The realisation method: TCGA or trading stock exit charge assetsU.K.

14(1)This paragraph applies if—U.K.

(a)under an exit charge payment plan, the amount of ECPP tax attributable to an exit charge asset is to be paid in accordance with the realisation method, and

(b)the asset is a TCGA or trading stock exit charge asset (see paragraph 3(2)(a) or 6(2)(a), as the case may be).

(2)The amount of ECPP tax attributable to the asset under paragraph 10(6) is payable in relation to whichever is the first to occur of the following events—

(a)the disposal of that asset at any time after—

(i)the company ceases to be resident in the United Kingdom (in the case of a Part 1 company), or

(ii)the occurrence of the PE qualifying event in respect of the asset (in the case of a Part 2 company),

(b)the tenth anniversary of the end of the migration accounting period, or

(c)a relevant event (as defined in paragraph 13(4)).

(3)The date on which the amount is payable is—

(a)in a case falling within sub-paragraph (2)(a) or (b), the date of the event referred to, and

(b)in a case falling within sub-paragraph (2)(c), the relevant date or, if that date has already passed, the next anniversary of that date.

(4)In sub-paragraph (3)(b), “relevant date” means the first day after the period of 9 months beginning immediately after the migration accounting period.

(5)Section 21(2) of the 1992 Act (part disposals of assets) applies for the purposes of sub-paragraph (2)(a) as it applies for the purposes of that Act.

(6)Where part of an asset is disposed of at any time after the event mentioned in sub-paragraph (2)(a), the amount of ECPP tax attributable to the asset under paragraph 10(6) is to be apportioned on a just and reasonable basis for the purpose of applying this paragraph to the part of the asset disposed of and the part which remains undisposed of.

The realisation method: other exit charge assets and liabilitiesU.K.

15(1)This paragraph applies if—U.K.

(a)under an exit charge payment plan, the ECPP tax attributable to an exit charge asset or liability is to be paid in accordance with the realisation method, and

(b)the asset or liability is—

(i)a financial exit charge asset or liability, or

(ii)an intangible exit charge asset,

(see paragraph 3(2)(b) and (c) or 6(2)(b) and (c), as the case may be).

(2)The amount of ECPP tax attributable to any such asset or liability under paragraph 10(6) is payable in a number of annual instalments of equal amounts.
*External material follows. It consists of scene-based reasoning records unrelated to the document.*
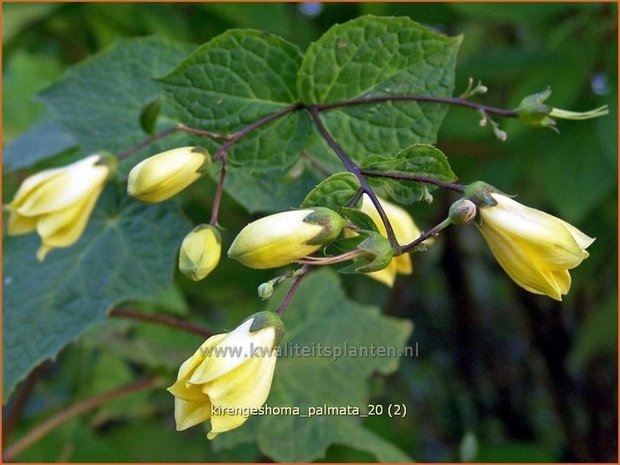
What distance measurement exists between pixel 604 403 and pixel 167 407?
3.17 ft

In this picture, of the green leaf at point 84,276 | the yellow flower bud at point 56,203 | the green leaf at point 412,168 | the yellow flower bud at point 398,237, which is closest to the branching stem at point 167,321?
the green leaf at point 84,276

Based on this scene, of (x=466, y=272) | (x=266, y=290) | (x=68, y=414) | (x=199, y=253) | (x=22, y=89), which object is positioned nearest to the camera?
(x=266, y=290)

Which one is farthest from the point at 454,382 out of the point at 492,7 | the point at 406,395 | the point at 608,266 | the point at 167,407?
the point at 492,7

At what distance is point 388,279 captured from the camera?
0.77m

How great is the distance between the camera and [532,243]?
1.96ft

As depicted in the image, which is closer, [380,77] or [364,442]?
[380,77]

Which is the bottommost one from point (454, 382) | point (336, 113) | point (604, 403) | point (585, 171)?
point (454, 382)

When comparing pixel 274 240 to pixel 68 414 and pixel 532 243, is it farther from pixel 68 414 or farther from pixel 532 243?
pixel 68 414

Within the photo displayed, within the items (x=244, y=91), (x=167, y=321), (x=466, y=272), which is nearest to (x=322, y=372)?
(x=167, y=321)

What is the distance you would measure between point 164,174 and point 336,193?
0.53 ft

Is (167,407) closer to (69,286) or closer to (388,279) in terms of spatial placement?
(69,286)

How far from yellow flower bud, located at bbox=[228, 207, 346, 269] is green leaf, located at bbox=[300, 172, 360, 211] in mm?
36

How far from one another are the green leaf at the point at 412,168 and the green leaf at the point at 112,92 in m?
0.41

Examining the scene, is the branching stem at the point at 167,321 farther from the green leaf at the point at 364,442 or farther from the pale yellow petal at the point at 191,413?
the pale yellow petal at the point at 191,413
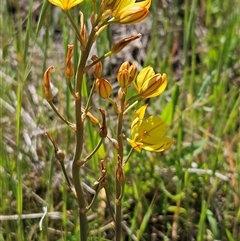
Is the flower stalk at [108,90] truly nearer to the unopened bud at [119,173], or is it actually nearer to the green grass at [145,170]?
the unopened bud at [119,173]

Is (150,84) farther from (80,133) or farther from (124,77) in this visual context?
(80,133)

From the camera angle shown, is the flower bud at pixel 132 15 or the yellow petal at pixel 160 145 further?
the yellow petal at pixel 160 145

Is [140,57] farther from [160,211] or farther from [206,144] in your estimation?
[160,211]

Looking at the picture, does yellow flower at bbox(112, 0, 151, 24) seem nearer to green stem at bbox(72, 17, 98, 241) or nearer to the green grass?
green stem at bbox(72, 17, 98, 241)

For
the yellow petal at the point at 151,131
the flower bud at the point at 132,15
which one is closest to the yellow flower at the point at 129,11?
the flower bud at the point at 132,15

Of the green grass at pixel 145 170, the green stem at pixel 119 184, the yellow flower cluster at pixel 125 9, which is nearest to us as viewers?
the yellow flower cluster at pixel 125 9

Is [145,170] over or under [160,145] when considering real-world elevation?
under

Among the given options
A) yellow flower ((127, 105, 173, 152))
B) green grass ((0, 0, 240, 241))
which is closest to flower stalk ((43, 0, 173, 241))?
yellow flower ((127, 105, 173, 152))

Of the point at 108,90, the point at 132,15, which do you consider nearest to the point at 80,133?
the point at 108,90
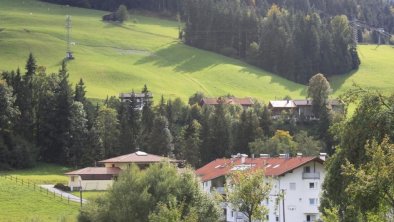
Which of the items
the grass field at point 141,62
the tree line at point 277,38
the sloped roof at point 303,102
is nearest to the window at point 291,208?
the sloped roof at point 303,102

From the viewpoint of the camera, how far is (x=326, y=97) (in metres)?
126

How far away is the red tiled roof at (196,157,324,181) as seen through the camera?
71438mm

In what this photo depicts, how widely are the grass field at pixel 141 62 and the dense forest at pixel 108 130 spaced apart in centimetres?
2413

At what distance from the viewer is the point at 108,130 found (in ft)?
349

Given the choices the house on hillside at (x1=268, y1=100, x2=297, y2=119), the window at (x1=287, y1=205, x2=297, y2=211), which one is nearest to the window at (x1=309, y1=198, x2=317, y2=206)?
the window at (x1=287, y1=205, x2=297, y2=211)

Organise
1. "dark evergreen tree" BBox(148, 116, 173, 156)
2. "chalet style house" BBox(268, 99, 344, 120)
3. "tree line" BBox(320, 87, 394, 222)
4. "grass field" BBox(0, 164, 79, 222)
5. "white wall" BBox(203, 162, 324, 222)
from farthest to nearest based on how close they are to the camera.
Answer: "chalet style house" BBox(268, 99, 344, 120), "dark evergreen tree" BBox(148, 116, 173, 156), "white wall" BBox(203, 162, 324, 222), "grass field" BBox(0, 164, 79, 222), "tree line" BBox(320, 87, 394, 222)

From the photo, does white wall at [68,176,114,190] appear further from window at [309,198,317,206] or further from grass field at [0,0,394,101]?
grass field at [0,0,394,101]

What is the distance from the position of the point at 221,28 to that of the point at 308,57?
22.8 m

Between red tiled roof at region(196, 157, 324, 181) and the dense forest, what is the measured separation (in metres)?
18.7

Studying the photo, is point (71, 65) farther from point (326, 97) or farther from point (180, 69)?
point (326, 97)

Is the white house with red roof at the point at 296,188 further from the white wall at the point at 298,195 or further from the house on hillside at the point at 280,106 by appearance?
the house on hillside at the point at 280,106

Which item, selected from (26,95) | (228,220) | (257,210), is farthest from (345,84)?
(257,210)

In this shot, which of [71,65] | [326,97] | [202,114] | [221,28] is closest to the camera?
[202,114]

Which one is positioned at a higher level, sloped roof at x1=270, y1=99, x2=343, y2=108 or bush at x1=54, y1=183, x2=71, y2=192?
sloped roof at x1=270, y1=99, x2=343, y2=108
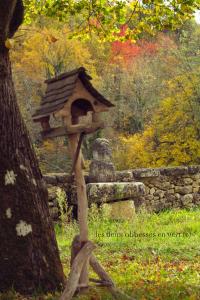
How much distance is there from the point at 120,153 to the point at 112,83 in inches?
348

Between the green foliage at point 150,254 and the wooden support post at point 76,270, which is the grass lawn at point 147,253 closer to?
the green foliage at point 150,254

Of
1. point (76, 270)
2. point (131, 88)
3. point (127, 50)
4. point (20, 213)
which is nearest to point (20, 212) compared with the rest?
point (20, 213)

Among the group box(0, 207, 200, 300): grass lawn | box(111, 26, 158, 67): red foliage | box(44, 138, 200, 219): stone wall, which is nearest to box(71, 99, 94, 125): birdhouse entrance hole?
box(0, 207, 200, 300): grass lawn

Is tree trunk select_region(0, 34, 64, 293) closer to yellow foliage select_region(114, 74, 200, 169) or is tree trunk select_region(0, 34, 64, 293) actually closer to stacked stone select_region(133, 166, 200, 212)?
stacked stone select_region(133, 166, 200, 212)

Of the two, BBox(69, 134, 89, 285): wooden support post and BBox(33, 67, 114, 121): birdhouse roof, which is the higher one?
BBox(33, 67, 114, 121): birdhouse roof

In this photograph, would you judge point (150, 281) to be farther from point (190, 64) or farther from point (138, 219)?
point (190, 64)

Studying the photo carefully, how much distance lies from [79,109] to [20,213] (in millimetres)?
1253

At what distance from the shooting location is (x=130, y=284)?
5727mm

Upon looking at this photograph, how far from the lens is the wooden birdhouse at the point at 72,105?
4.93 metres

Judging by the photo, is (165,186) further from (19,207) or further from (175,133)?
(19,207)

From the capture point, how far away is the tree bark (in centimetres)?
503

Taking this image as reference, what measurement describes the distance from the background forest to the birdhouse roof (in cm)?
1331

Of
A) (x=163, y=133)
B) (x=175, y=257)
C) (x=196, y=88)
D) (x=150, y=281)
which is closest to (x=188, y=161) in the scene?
(x=163, y=133)

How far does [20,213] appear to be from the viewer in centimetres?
506
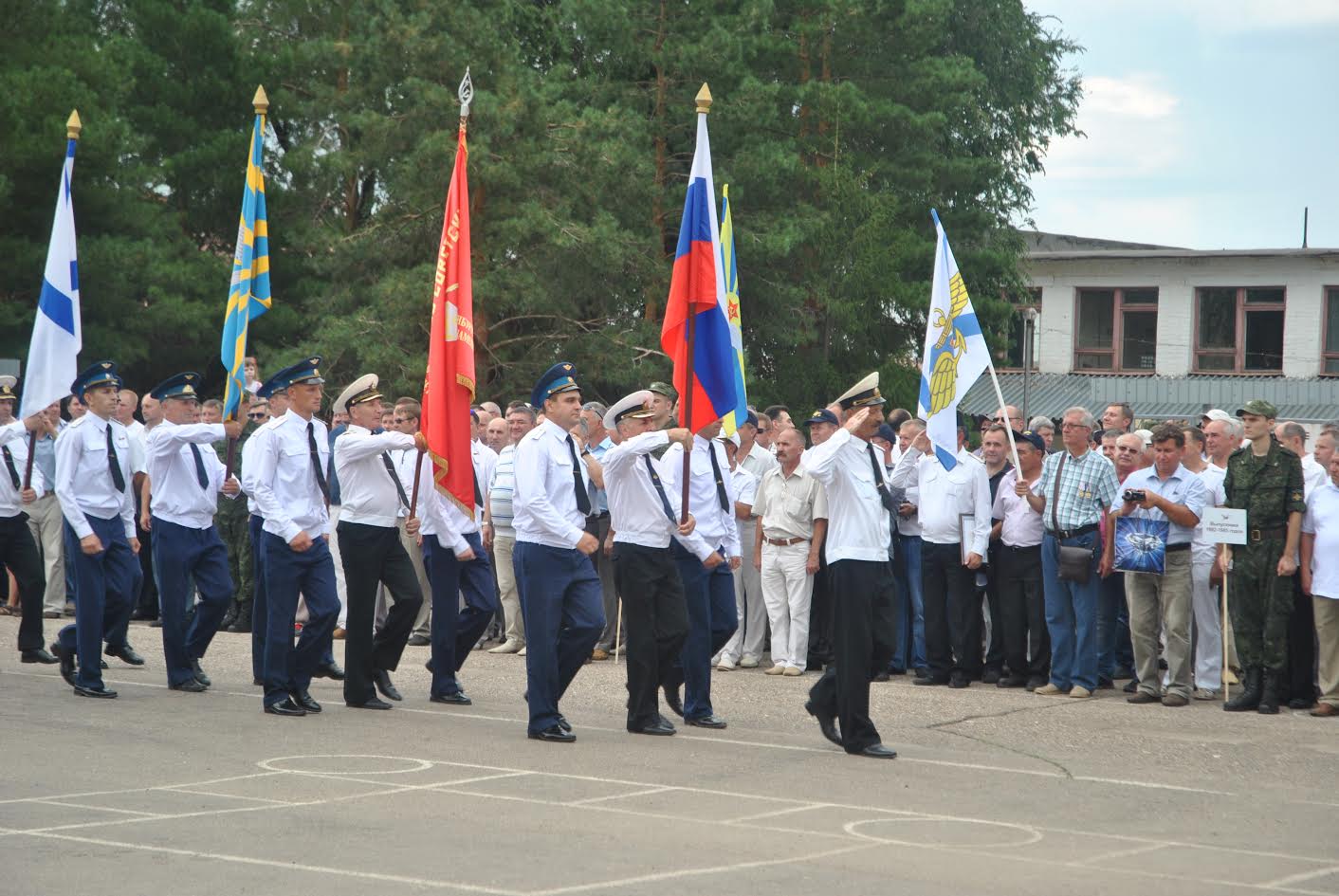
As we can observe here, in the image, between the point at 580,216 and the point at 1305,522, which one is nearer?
the point at 1305,522

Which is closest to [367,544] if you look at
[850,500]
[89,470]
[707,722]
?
[89,470]

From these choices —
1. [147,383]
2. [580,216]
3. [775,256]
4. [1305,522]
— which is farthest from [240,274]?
[147,383]

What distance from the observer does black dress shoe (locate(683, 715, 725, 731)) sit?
11.2 metres

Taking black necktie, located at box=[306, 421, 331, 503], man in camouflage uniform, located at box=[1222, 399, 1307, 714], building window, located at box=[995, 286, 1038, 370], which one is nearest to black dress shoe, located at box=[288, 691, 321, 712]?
black necktie, located at box=[306, 421, 331, 503]

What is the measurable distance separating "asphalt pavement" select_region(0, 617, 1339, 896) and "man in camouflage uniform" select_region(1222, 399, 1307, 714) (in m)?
0.45

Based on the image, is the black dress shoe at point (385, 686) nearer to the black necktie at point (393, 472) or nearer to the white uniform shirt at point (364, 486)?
the white uniform shirt at point (364, 486)

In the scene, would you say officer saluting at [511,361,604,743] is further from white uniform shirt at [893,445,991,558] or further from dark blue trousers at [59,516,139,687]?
white uniform shirt at [893,445,991,558]

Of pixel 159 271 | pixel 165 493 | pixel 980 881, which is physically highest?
pixel 159 271

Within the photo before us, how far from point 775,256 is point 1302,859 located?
929 inches

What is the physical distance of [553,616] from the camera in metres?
10.6

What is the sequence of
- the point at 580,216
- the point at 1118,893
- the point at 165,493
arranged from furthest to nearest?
the point at 580,216 → the point at 165,493 → the point at 1118,893

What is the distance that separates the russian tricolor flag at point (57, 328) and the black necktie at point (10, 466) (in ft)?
1.88

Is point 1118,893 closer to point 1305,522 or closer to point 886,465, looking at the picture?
point 1305,522

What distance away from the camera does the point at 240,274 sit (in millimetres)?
14469
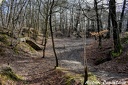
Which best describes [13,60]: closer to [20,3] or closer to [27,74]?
[27,74]

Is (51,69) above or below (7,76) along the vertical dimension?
below

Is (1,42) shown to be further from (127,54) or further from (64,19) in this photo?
(64,19)

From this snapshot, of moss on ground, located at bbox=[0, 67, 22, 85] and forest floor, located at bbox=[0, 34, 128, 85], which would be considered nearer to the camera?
moss on ground, located at bbox=[0, 67, 22, 85]

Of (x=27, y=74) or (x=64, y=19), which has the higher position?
(x=64, y=19)

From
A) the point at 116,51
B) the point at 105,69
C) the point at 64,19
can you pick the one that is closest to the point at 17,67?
the point at 105,69

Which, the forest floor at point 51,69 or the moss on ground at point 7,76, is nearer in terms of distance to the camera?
the moss on ground at point 7,76

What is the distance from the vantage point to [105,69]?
51.7ft

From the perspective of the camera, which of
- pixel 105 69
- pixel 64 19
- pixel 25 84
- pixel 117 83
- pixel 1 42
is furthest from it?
pixel 64 19

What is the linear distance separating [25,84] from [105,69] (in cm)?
558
(3)The number of annual instalments is—

(a)in a case where a number of years is specified in the plan in relation to the asset or liability by virtue of paragraph 12(4) or (6), that number, and

(b)otherwise, 10.

(4)The instalments are due as follows—

(a)the first instalment is due on the first day after the period of 9 months beginning immediately after the migration accounting period, and

(b)the other instalments are due one on each of the subsequent anniversaries of that day (until they are all paid).

(5)But see paragraphs 16 and 17 for circumstances in which all or part of the outstanding balance of the amount of ECPP tax attributable to the asset or liability under paragraph 10(6) (“the outstanding balance in respect of the asset or liability”) becomes payable.

Outstanding balance becoming payable in fullU.K.

16(1)This paragraph applies where the amount of ECPP tax attributable to an asset or liability under paragraph 10(6) is payable in instalments in accordance with paragraph 15.U.K.

(2)All of the outstanding balance in respect of the asset or liability (as defined in paragraph 15(5)) is payable in accordance with sub-paragraph (3) if—

(a)a trigger event occurs in relation to the asset or liability (see sub-paragraph (4)), or

(b)a relevant event occurs (as defined in paragraph 13(4)),

before the last instalment is payable in accordance with paragraph 15.

(3)The outstanding balance is payable—

(a)in a case falling within sub-paragraph (2)(a), on the date of the trigger event, and

(b)in a case falling within sub-paragraph (2)(b), on the date on which the next instalment would otherwise have been due under the plan.

(4)For the purposes of this paragraph, a trigger event occurs in relation to an asset or liability if—

(a)in the case of a financial exit charge asset or liability, the company ceases to be party to the loan relationship or derivative contract in question, or

(b)in the case of an intangible fixed asset, the asset is disposed of.

Outstanding balance becoming payable in partU.K.

17(1)This paragraph applies where—U.K.

(a)the amount of ECPP tax attributable to an asset or liability under paragraph 10(6) is payable in instalments in accordance with paragraph 15, and

(b)a partial trigger event occurs in relation to the asset or liability (see sub-paragraph (4)) before the last instalment is payable.

(2)On the occurrence of that event, part of the outstanding balance in respect of the asset or liability (as defined in paragraph 15(5)) is payable.

(3)The part payable under sub-paragraph (2) is so much of the outstanding balance in respect of the asset or liability as is attributable to the transaction mentioned in sub-paragraph (4)(a) or (b).

(4)For the purposes of sub-paragraph (2), a partial trigger event occurs in relation to an asset or liability if—

(a)in the case of a financial exit charge asset or liability—

(i)there is a disposal of rights or liabilities under the loan relationship or derivative contract in question which amounts to a related transaction (as defined in section 304 or 596 of CTA 2009 as the case may be), but

(ii)the transaction does not result in the company ceasing to be party to the relationship or contract, and

(b)in the case of an intangible exit charge asset, there is a transaction which—

(i)results in a reduction in the accounting value of the asset, but

(ii)does not result in the asset ceasing to be recognised in the company's balance sheet.

(5)Where part of the outstanding balance in respect of an asset or liability is paid in accordance with sub-paragraphs (2) and (3), the remaining instalments due under paragraph 15 in respect of the asset or liability continue to be payable so far as they relate to the remaining asset or liability (subject to paragraph 16 and this paragraph).

(6)In sub-paragraph (5), the “remaining asset or liability” means—

(a)in a case within sub-paragraph (4)(a), the loan relationship or derivative contract as it exists following the related transaction,

(b)in a case within sub-paragraph (4)(b), the asset as it continues to be recognised on the balance sheet following the transaction mentioned in that sub-paragraph.

(7)For the purposes of sub-paragraphs (3) and (5)—

(a)the outstanding balance in respect of the asset or liability, and

(b)the remaining instalments due under paragraph 15 in respect of the asset or liability,

are to be apportioned on a just and reasonable basis between the transaction mentioned in sub-paragraph (4)(a) or (b) and the remaining asset or liability.

(8)In relation to an intangible exit charge asset that has no balance sheet value (or no longer has a balance sheet value), sub-paragraph (4)(b) applies as if, immediately before the transaction, it did have a balance sheet value.]